Battle for billions of dollars in risk-corridor payments not over yet
Health insurers' battle over billions of dollars in unpaid risk-corridor payments is far from over, despite a federal appeals court ruling on Thursday that the U.S. government does not have to open its wallet.
The U.S. Court of Appeals for the Federal Circuit sided with the federal government, ruling 2-to-1 that it doesn't owe health insurers $12.3 billion in payments under a program meant to offset losses during the early years of the Affordable Care Act exchanges. The ruling is a blow to insurers who have filed three dozen lawsuits over the risk-corridor program, including a class action involving 150 insurers.
Legal and healthcare experts were surprised by the court's ruling because they believed the insurers had a strong argument for the risk-corridor payments. Some worried the ruling would set a precedent that the federal government has no obligation to follow through on its promises.
"It's a textbook kind of definition of bait-and-switch and has fundamental ramifications for any number of federal programs where people are promised something and it induces behavior," said Nicole Elliot, a tax attorney with law firm Holland & Knight who was formerly an executive at the U.S. Treasury and the Internal Revenue Service.
The federal appeals court's dissenting opinion by Judge Pauline Newman similarly stated that the majority's decision "undermines the reliability of dealings with the government."
In past years, many health insurers, especially the co-ops created under the ACA, shut their doors because they were saddled with sick exchange members and didn't receive the risk-corridor payments they believe they were owed to offset those members' costs.
Still, some disappointed insurers indicated they aren't giving up on their quest to secure billions in funds.
Portland, Ore.-based insurer Moda Health — one of the subjects of Thursday's ruling — said it would appeal the decision. "We continue to believe, as our trial court did, that the government's obligation to us is clearly stated in the law and we will continue to pursue our claim on appeal," Moda CEO Robert Gootee said in a statement.
The other insurer involved in the appeals court case was the shuttered Illinois co-op Land of Lincoln Health. The insurers could request a hearing in front of all 12 Federal Circuit judges or ask the Supreme Court to take the case.
Until then, the dozens of other risk-corridor cases that were generally stayed pending the outcome of the federal appeals court ruling remain in limbo.
The three Federal Circuit judges who heard the Moda and Land of Lincoln cases are Republican appointees. But the majority of the 12 judges who could hear the case en banc should the insurers' go that route are Democratic appointees.

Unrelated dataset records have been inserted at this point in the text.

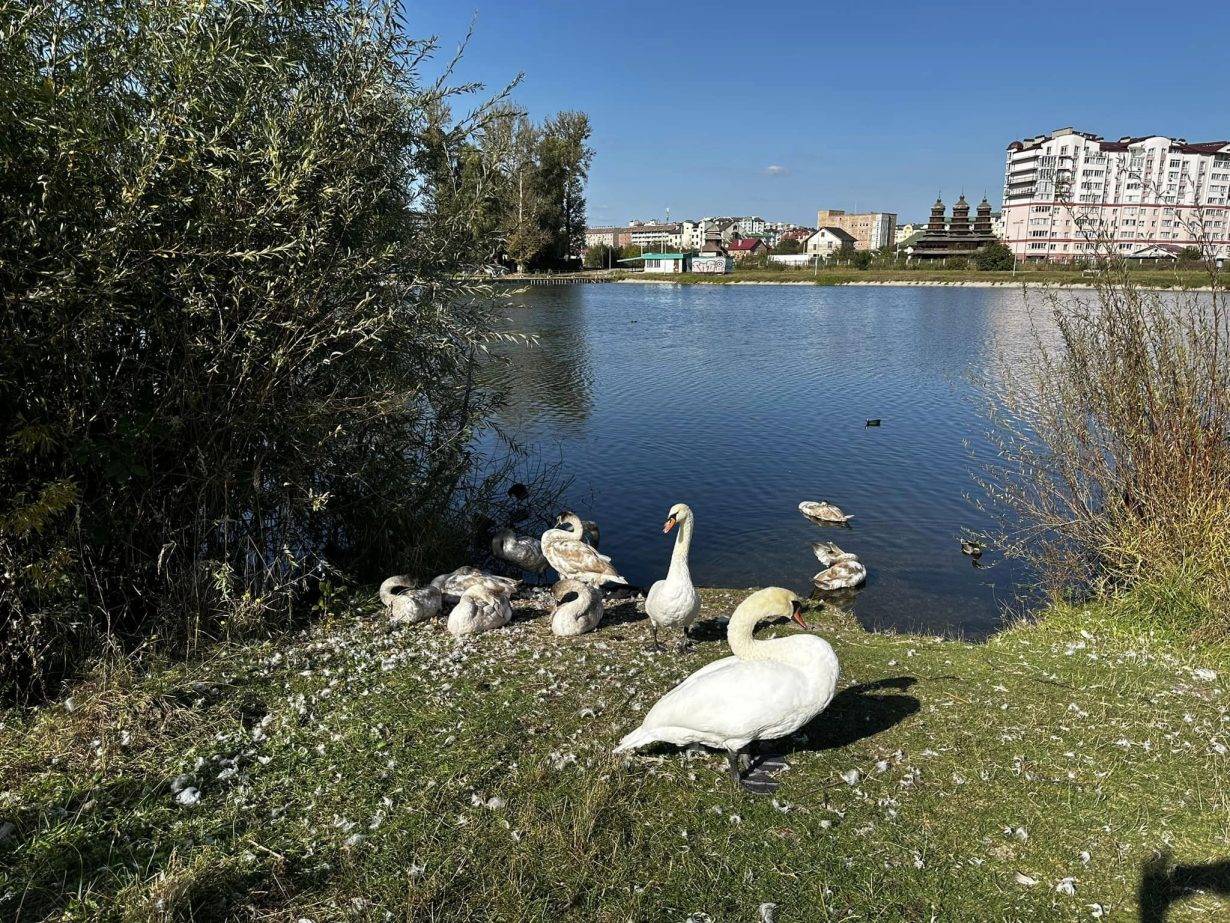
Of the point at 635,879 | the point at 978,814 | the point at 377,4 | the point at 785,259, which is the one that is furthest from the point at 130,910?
the point at 785,259

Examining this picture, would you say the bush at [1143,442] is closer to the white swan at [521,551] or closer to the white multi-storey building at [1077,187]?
the white swan at [521,551]

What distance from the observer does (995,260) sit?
12588 centimetres

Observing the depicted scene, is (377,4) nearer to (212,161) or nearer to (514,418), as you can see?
(212,161)

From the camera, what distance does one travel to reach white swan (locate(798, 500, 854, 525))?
20000mm

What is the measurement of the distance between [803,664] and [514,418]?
77.9ft

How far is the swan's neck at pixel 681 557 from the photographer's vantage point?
1063 centimetres

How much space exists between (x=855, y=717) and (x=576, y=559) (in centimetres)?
684

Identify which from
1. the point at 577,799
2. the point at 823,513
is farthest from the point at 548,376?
the point at 577,799

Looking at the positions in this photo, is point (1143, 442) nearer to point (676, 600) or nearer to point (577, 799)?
point (676, 600)

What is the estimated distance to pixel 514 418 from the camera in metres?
29.9

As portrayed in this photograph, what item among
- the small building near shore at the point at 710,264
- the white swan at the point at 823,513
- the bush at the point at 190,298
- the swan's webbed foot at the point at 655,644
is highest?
the small building near shore at the point at 710,264

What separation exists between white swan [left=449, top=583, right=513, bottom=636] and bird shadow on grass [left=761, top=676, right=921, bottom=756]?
5002mm

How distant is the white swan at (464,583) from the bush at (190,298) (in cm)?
220

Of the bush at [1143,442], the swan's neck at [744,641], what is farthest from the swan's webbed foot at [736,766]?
the bush at [1143,442]
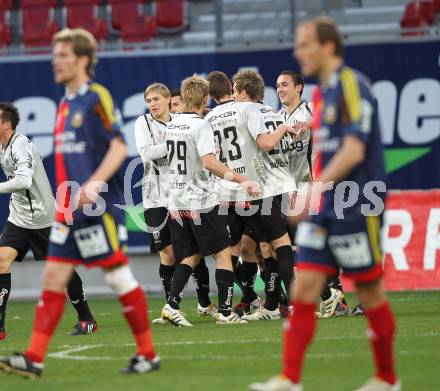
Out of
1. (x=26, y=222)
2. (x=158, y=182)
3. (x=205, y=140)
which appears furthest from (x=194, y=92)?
(x=26, y=222)

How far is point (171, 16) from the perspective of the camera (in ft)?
64.6

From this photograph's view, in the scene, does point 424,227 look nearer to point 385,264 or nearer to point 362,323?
point 385,264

It's unclear if that would improve insurers' chances because the case isn't a hugely political one, according to Timothy Jost, a health law scholar and ACA expert. The outcome is a big deal for insurers and their investors, but most consumers won't be affected. Many insurers had already raised premiums to account for the missing risk-corridor payments. Others, like Humana in December 2016, wrote off the funds, assuming the federal government was unlikely to make the payments.
The ACA's temporary risk-corridor program was intended to compensate health plans for providing coverage to people in the individual and small-group markets during the early years when there was a lot of uncertainty surrounding who would enroll in the exchanges. It essentially limited how much money an insurer could lose or gain on the exchanges.
But Republicans in Congress passed appropriations riders making the program budget-neutral, meaning the HHS could only make risk-corridor payments from the funds it collected from insurers as part of the program. That led to a massive shortfall.
The Federal Circuit's majority opinion acknowledged that a section of the ACA required the government to pay the full amount of risk-corridor payments, but then said Congress effectively wiped out that obligation with its appropriations riders.
Judge Newman's dissenting opinion noted the federal government argued before the lower court that it had until the end of 2017 to pay Moda in full, then changed its tune and said it didn't owe the insurer anything. The appropriations riders cannot retroactively get rid of "obligations already incurred," she wrote
Jost said the first appropriations rider making the risk-corridor program budget-neutral was passed after the insurers had already sold plans on the exchanges for a year and set 2015 rates with the assumption that full risk-corridor payments would be made.
"The point did come up in oral argument, and it seemed to be an important one. That's a significant point that the dissent noted but the majority didn't," Jost said.